Amend string / URL and iterate through list

byMR

March 26, 2023

I’m looking to scrape a certain table where the link is amendable with a certain year and week.

URL = https://www.debestseller60.nl/200511#top

I have two lists; one having years ranging between 2005 and now and one having all the week numbers in a year.

years = list(range(2005, 2023))

weeks = list(range(1, 52))

I tried amending the URL this way but that doesn’t give me the right outcome.

url = "url = "https://www.debestseller60.nl/{years}{weeks}#top"

How would I be able to create a list of all these URLs that I can then use to then scrape through BeautifulSoup?

Thank you for your help!

>Solution :

To generate a list of URLs based on your lists of years and weeks, you can use nested list comprehensions in Python.
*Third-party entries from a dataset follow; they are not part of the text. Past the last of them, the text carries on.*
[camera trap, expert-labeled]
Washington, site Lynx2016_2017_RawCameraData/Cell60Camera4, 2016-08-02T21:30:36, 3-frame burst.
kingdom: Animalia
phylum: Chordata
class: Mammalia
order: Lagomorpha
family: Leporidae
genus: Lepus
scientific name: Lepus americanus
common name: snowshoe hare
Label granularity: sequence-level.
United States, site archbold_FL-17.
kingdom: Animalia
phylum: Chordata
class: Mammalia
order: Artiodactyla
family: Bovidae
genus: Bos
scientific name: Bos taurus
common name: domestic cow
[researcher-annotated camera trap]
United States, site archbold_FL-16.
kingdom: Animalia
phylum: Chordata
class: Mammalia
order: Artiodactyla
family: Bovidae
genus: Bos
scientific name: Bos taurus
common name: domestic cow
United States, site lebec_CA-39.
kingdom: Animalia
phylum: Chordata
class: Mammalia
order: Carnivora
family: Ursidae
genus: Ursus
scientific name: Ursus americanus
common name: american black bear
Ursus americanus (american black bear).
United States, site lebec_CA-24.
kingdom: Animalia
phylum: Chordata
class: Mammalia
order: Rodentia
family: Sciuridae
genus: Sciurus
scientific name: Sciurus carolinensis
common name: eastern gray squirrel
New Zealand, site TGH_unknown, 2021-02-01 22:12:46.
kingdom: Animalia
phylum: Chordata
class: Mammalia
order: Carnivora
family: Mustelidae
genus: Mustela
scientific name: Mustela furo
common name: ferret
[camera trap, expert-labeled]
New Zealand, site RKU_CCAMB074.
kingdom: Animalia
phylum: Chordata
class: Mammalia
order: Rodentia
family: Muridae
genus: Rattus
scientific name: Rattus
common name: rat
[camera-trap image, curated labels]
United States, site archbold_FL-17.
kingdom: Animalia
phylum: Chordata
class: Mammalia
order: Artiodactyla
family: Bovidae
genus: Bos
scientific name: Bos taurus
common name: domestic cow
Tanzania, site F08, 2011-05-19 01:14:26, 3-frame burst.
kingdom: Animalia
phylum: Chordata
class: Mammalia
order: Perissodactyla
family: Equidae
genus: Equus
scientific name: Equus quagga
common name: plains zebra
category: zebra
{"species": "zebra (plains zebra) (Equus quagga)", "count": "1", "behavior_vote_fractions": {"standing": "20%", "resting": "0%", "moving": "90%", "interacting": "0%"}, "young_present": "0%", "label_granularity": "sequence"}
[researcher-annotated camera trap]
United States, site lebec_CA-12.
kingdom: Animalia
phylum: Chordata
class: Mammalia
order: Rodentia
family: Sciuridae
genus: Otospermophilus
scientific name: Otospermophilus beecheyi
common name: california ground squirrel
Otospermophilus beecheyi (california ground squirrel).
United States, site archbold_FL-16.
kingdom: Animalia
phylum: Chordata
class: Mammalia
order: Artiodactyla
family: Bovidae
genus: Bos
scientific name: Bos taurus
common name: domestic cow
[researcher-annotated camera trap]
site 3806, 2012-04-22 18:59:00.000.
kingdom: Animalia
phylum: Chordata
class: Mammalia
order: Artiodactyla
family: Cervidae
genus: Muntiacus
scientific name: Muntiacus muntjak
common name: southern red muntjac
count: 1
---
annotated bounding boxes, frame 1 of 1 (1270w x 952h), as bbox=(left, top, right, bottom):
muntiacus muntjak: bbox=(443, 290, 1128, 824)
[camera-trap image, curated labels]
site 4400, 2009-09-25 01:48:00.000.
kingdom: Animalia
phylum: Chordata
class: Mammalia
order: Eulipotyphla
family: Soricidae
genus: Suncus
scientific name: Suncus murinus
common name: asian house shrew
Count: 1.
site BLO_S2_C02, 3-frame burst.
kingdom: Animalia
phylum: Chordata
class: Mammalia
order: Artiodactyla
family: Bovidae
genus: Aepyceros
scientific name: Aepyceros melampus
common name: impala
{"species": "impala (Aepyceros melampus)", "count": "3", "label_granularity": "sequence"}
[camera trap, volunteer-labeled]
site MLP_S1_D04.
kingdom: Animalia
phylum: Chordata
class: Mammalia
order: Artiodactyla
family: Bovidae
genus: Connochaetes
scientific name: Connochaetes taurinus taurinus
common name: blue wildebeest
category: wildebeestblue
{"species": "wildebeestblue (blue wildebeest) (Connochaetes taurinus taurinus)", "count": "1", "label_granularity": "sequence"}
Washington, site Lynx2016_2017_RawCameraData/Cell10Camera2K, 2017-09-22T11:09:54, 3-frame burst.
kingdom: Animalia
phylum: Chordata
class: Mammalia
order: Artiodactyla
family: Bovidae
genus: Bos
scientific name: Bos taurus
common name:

Here’s how you can do that:

years = list(range(2005, 2023))
weeks = list(range(1, 53)) # Weeks should probably range from 1 to 53, since rarely there can be 53 instead of 52 weeks in a year

urls = [f"https://www.debestseller60.nl/{year}{week:02}#top" for year in years for week in weeks]

This will create a list of URLs with all the possible combinations of years and weeks. Note the :02 in the f-string formatting for the week variable, which ensures that the week number is always two digits long, even for single-digit weeks (e.g., 01, 02, 03, etc.).

Now you can use this list of URLs to scrape data using BeautifulSoup. Here’s a basic example of how to do that:

import requests
from bs4 import BeautifulSoup

for url in urls:
    response = requests.get(url)
    if response.status_code == 200:
        soup = BeautifulSoup(response.content, "html.parser")

        # Your scraping logic here

    else:
        print(f"Failed to fetch data for URL: {url}")

This code will loop through the list of URLs, fetch the content using the requests library, and then create a BeautifulSoup object for each URL if the request is successful. You can then add your scraping logic within the loop to extract the data you need.

Hope this helps!